Wednesday, December 19, 2007

Bitwise.rhythm generator (update)

The bitwise rhythm machine has received a number of new features. These include:
  • New whole-note rhythmic divisions of 1/6, 1/12 and 1/24 (ie. triplets)
  • Mute all gates
  • Set all gates to the same logic rule
  • Set the length of each gate's loop to between 1 and 16 beat events
  • Four modes of controlling the A and B data sources, namely: NONE, INTERNAL, MIDI and SOUND.
    • NONE: The user controls the bytes of data directly using the mouse and keyboard.
    • INTERNAL: The bytes are arranged in a user-defined sequence and played through in sets of four-bar phrases. The length of the sequence (ie. the number of phrases played before repeating) can be set from 1 to 8.
    • MIDI: Pitch bytes from monophonic MIDI data from 8 channels of a device sets the 4 bytes A high, A low, B high and B low.
    • SOUND: The average amplitude level over the last beat of a bar from the incoming signal into the analog to digital input on the chosen sound device will set the 16-bit integers. The left side will set A and the right side will set B.
      • This opens the opportunity for data / sound feedback driven musical structures by routing the audio output of a MIDI device that is being controlled by the program back into the program
  • Three component waves:
    • These waves add control data output to the system, for an extra element of control.
    • The data int the waves are made up of the vertical addition and subtraction of the bits from all eight gates at any given point in time.

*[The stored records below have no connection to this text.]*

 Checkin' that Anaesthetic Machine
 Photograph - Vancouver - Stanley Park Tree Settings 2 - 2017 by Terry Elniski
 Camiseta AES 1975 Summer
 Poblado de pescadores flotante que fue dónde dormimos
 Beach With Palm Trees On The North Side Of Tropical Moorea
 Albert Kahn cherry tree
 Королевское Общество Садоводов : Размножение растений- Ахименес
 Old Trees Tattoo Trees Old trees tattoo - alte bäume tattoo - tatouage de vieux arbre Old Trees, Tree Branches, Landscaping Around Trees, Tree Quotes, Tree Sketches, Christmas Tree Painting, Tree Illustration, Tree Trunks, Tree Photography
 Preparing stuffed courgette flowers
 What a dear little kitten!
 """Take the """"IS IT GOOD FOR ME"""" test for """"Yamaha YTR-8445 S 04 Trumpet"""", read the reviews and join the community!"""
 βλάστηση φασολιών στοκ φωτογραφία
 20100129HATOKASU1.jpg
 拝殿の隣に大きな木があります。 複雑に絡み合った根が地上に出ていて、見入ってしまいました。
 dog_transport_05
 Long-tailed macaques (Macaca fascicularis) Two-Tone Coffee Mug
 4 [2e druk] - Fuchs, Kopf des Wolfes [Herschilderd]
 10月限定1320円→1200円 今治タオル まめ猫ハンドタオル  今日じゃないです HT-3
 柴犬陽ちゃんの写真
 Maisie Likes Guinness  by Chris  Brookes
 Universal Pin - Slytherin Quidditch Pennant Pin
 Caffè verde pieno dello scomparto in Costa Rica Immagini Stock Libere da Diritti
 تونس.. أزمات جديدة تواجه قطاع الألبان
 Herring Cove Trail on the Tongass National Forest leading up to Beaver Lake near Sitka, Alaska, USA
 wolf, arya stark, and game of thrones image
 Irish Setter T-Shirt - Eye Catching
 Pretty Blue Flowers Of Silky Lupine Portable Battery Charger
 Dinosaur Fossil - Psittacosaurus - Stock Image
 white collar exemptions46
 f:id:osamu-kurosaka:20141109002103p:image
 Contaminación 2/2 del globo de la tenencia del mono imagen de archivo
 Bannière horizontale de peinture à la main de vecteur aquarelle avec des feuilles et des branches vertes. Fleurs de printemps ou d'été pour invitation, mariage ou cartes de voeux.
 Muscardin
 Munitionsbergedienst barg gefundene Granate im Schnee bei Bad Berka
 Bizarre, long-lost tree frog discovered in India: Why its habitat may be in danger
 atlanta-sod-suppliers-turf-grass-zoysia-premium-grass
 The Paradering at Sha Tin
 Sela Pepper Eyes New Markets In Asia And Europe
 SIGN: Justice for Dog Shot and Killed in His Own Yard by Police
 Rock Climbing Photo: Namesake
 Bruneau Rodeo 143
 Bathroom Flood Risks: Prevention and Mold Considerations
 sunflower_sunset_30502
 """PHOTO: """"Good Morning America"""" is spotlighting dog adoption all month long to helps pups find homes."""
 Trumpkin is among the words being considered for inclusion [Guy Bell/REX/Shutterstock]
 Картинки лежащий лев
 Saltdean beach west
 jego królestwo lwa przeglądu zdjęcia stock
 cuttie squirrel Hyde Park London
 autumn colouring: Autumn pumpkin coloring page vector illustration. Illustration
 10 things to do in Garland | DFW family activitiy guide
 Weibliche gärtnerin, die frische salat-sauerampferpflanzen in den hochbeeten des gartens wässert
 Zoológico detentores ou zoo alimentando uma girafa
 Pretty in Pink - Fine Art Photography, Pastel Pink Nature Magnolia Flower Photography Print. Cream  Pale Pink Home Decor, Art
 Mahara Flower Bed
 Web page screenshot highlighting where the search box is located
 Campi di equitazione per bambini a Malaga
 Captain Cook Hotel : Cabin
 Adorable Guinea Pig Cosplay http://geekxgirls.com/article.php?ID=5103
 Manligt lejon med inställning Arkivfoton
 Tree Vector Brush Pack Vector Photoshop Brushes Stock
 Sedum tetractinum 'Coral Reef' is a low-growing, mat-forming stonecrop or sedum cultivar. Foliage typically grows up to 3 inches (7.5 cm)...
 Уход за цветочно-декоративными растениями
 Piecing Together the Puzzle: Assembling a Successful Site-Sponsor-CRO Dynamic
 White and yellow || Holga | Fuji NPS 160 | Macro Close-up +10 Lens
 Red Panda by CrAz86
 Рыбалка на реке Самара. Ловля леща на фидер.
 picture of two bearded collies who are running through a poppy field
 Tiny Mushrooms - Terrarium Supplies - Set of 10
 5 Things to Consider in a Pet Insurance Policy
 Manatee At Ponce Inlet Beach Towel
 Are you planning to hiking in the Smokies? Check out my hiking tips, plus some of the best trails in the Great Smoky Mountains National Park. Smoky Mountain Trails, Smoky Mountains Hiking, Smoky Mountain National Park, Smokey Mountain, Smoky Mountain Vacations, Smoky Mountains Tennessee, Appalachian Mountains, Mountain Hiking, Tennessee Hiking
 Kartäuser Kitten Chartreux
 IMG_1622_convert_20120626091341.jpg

    • The first component wave (on the left) is a + type wave in that it adds all of the data bits from the gates to each other to form a value between 0 and 8.
    • The second component wave (middle) is a - type wave in that it subtracts all of the data bits from the gates from one another to form a value between -8 and 0.
    • The third component wave (on the right) is a +/- type wave in that every second gate is a negative and every first gate is a positive. This results in a data value from -4 to 4.
      • So, for example, if gate 1 has a high bit in the current subdivision and gate 2 has a high bit in the current subdivision but none of the other gates are high, then the + wave will be at 2 (= 1+ 1), the - wave will be at -2 (= -1 - 1) and the +/- wave will be at 0 (= 1 -1).
    • These waves can then be scaled to values in the range of 0 to 127 and sent via a desired MIDI continuous controller number and channel to a MIDI device.
    • Each wave can be individually muted to assist with easy MIDI mapping using the learn function of a MIDI device.